The back corner of the property became my favorite spot. I was enamored with the multi-layered fifth hole, which feeds right into the par-3 sixth. I watched groups come through there while over my right shoulder was a perfect view of 16 green and 17 tee.

I saw world No. 1 Scottie Scheffler chip in from the right side of No. 5 in the morning, and Jordan Spieth do the same under the afternoon sun. I saw Tiger limp to the restroom by the sixth tee when it was his turn to putt on five—one hole before he withdrew.

All of this action hundreds of yards from the expensive suites.

On my way to throw away the rest of my gluten/dairy/soy-free packed lunch, a ball rattled in the eucalyptus trees high above my head, falling two yards in front of my tired feet on No. 12. Minutes later the taller-than-I-thought world No. 1 player approached, and I listened to his caddie over-discuss the best strategy.

A realization clattered in my mind louder than a drop-kicked club head to a metal tee marker. The cheapest ticket in professional golf awards you the closest access. It runs counter to everything the game at-large professes.

Filtering my Seat Geek search from lowest price to highest for a Lakers game and I might as well watch from the International Space Station. Same goes for football, hockey, baseball, and tennis. But in golf, the less you spend on the ticket the better.

Watching Scheffler hack out of the rough from close enough to catch his divot will stick in my memory longer than it takes for the umpteenth free cocktail to exit the system of those in luxury suites elevated from the action.

I spend every day thinking and writing about my municipal golf tour, and the places that stick to my soul weren’t where I spent hundreds of dollars—Torrey Pines, Bethpage, Chambers, Memorial Park—but rather ones like the cash-only, one-employee-run muni in Marfa, Texas, or Sioux City, Iowa, where I paid $20 and met a retired firefighter on his last round before a surgery to remove a cancerous mass.
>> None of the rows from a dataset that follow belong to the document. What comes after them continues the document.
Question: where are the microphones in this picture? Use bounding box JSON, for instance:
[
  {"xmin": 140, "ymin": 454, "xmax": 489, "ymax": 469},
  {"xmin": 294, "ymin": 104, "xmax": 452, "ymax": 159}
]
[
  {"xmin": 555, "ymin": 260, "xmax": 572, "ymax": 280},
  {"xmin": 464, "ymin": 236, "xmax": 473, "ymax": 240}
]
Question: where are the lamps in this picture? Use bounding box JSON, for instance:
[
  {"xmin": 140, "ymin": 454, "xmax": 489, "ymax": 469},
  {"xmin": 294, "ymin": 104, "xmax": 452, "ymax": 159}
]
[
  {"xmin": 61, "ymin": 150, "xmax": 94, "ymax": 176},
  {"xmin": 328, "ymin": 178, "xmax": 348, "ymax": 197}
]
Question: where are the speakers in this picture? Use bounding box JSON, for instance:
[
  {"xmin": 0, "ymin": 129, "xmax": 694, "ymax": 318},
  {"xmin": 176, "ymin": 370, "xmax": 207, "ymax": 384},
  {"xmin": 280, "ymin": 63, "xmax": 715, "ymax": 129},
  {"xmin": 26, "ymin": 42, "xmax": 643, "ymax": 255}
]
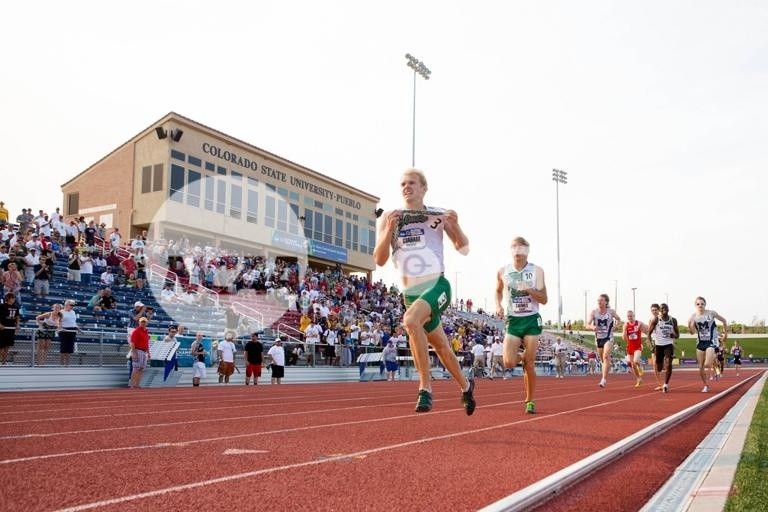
[
  {"xmin": 171, "ymin": 129, "xmax": 182, "ymax": 141},
  {"xmin": 155, "ymin": 126, "xmax": 166, "ymax": 138}
]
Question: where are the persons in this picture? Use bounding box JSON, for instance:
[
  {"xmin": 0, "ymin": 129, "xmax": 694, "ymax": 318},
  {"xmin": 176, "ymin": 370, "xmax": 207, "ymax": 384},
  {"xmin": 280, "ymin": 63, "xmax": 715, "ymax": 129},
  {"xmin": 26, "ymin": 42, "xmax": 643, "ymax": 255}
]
[
  {"xmin": 1, "ymin": 199, "xmax": 508, "ymax": 396},
  {"xmin": 373, "ymin": 167, "xmax": 478, "ymax": 418},
  {"xmin": 494, "ymin": 235, "xmax": 549, "ymax": 415},
  {"xmin": 509, "ymin": 290, "xmax": 751, "ymax": 397}
]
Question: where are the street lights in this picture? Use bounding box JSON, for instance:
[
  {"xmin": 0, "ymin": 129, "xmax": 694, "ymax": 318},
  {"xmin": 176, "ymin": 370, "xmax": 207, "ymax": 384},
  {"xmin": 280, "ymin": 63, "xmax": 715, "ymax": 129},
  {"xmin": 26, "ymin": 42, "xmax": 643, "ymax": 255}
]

The newest, priciest technology isn’t the author of great memories either. Most of my clubs are over a decade old. My eight iron is chipped from desert waste areas in Arizona and New Mexico. There’s a large dent in the bottom of my sun-faded golf bag. But if saving thousands of dollars on those upgrades allows more opportunities to meet strangers like Ashton at a course that costs less than $40 to play, then I’ll carry outdated equipment for life.
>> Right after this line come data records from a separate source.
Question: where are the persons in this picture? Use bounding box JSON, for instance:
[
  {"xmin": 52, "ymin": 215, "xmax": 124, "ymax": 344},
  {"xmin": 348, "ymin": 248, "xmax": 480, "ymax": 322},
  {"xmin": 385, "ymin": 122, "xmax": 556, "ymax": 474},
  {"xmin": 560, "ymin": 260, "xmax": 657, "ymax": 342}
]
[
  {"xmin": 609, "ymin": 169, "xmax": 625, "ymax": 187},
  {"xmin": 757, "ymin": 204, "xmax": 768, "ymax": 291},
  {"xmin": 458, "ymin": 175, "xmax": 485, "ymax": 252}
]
I hiked up to the elevated first tee box on my way out, taking in one of the best views on the PGA Tour. In front of me, volunteers packed away the metal tee markers, clinking them together in a stack.

My day at the Riviera joined forces with my 50-state muni tour to teach me the same lesson: the cheapest experiences in golf are often the most memorable. I wish the industry at large would catch up to this reality.